Manca la CO2 per produrre acqua frizzante. Alcune aziende interrompono la produzione, altri importano la materia dall’estero. E i costi si impennano.
Se, a bruciapelo, ci dicessero che vi è una carenza di CO2 (ossia di anidride carbonica), tenderemmo ad associare la notizia a un fatto positivo. Questo perché collegheremmo il concetto direttamente alle emissioni fossili.
Bisogna però considerare la CO2 anche sotto altri aspetti, a prescindere da scorie di fabbrica e dalla fotosintesi clorofilliana. Uno dei quali, per quanto si tenda a considerarlo relativamente, è quello dell’acqua. O meglio, dell’acqua minerale. In questo senso, una carenza di CO2 rischia di far sparire dai supermercati le ricercate bottiglie di frizzante, che ricevono l’effetto bolle proprio grazie all’apporto di anidride carbonica, chiaramente in modo tale da non creare danni. E, per la verità, la carenza ha iniziato a farsi sentire portando anche dei riscontri negativi a livello commerciale. Basti pensare al marchio Sant’Anna, che si è visto costretto a interrompere la produzione di acqua minerale. E anche altri operatori hanno cominciato a segnalare il problema.
Un guaio se si considera l’apprezzamento di cui la minerale gode fra i consumatori. E anche perché, naturalmente, per i marchi produttori il giro di affari andrebbe chiaramente a dimezzarsi. E il fatto che alcuni di loro, oltre che a rallentare la produzione si siano visti costretti a interromperla in alcuni casi, dà il peso dell’emergenza legata alla mancanza di CO2 in grado di “mineralizzare” l’acqua. Un allarme concreto è stato lanciato da Samuele Pontisso, amministratore delegato di Pejo e Goccia di Carnia che, all’Adige, ha descritto uno scenario decisamente preoccupante per il mercato dell’acqua in bottiglia. Anche perché, la problematica potrebbe perdurare per tutto il resto della stagione estiva.

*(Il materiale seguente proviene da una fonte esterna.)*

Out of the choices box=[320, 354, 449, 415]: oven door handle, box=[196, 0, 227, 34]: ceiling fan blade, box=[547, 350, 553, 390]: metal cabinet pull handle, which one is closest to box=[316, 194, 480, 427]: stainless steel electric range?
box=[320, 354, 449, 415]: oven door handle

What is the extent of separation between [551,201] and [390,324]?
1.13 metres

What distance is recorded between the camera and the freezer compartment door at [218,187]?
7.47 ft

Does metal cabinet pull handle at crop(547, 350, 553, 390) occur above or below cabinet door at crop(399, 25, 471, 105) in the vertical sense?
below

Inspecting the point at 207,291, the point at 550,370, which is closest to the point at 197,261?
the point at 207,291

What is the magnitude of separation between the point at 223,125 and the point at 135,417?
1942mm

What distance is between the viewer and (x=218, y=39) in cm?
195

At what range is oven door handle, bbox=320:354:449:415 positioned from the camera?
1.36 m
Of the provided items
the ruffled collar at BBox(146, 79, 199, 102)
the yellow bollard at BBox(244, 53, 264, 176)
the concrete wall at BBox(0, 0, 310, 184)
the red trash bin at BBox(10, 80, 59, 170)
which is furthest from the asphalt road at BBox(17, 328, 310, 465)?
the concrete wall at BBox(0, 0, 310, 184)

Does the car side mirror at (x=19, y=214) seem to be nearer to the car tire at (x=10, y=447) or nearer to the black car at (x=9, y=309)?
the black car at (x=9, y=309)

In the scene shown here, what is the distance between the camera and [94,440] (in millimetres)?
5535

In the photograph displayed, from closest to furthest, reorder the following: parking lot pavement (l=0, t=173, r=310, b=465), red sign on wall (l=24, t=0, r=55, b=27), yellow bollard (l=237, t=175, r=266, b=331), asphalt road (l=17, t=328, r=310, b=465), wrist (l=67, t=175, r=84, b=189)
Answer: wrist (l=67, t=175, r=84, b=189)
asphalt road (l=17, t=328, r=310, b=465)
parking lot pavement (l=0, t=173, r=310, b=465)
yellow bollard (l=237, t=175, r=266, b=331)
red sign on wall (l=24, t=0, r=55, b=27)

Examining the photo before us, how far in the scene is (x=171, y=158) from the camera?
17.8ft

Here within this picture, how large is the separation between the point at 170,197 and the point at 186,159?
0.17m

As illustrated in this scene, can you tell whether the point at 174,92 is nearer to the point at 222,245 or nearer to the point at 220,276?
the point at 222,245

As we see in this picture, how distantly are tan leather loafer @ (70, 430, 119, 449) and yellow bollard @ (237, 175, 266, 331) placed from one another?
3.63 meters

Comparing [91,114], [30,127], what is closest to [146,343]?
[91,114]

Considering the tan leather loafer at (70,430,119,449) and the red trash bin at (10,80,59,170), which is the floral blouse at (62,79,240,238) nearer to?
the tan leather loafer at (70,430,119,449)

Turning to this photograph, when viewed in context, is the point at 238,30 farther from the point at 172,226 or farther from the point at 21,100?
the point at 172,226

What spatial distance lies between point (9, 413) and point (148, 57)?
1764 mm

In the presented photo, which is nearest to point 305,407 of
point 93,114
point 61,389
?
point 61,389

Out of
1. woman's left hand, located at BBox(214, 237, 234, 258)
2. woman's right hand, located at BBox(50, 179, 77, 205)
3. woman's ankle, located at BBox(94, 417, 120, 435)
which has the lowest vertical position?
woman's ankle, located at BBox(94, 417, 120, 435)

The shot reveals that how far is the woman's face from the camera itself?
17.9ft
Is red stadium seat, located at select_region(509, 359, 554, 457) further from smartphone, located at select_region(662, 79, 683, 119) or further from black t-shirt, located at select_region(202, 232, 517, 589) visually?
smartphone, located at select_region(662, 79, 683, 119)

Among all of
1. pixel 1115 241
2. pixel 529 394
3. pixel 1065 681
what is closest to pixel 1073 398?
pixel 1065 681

Il problema principale, secondo l’ad Pontisso, è legato alla continuità di fornitura. Una problematica non generale ma che procede a singhiozzo, logorando il mercato come la proverbiale goccia cinese. Il responsabile di Pejo e Goccia di Carnia la fa semplice: “Un giorno il prodotto c’è, il giorno dopo no”. Il che, nello specifico, si è tradotto in due o tre giorni di astinenza dalla produzione di acqua gassata. Una discontinuità che, naturalmente, si riflette anche nelle consegne e, di rimando, sui consumatori. Questo perché la produzione in serie è di fatto interrotta dalla mancanza dell’apporto base di CO2. Una mancanza dovuta al fatto che le aziende produttrici di questa preferiscono destinare la maggior parte della loro produzione alla sanità. Anche se i produttori d’acqua, stando alle parole di Pontisso, sarebbero disposti anche a pagare di più pur di non interrompere la fornitura.
Il rischio principale è quello dell’aumento dei prezzi, anche in misura ampia. Anzi, in alcuni casi i costi sarebbero già esplosi. Adeguamenti dovuti alla necessità di pareggiare i costi di importazione: “Se compriamo la CO2 in Spagna ad esempio costa quattro o cinque volte in più del normale, in Olanda il doppio”. L’obiettivo di concentrare l’attenzione sul mercato estero è quello di non far mancare il prodotto, anche a costo di spendere di più. Il punto è che il tutto finirebbe per riflettersi sul consumatore finale, creando quindi un rincaro anche in questo settore. La Sant’Anna, ad esempio, ha preferito interrompere la produzione. Anche perché la CO2 non può essere prodotta autonomamente, in quanto si tratta di un prodotto derivato. Una combinazione di fattori che rischia di creare l’ennesima fonte di criticità. In un quadro generale che ancora parla la lingua dei rincari.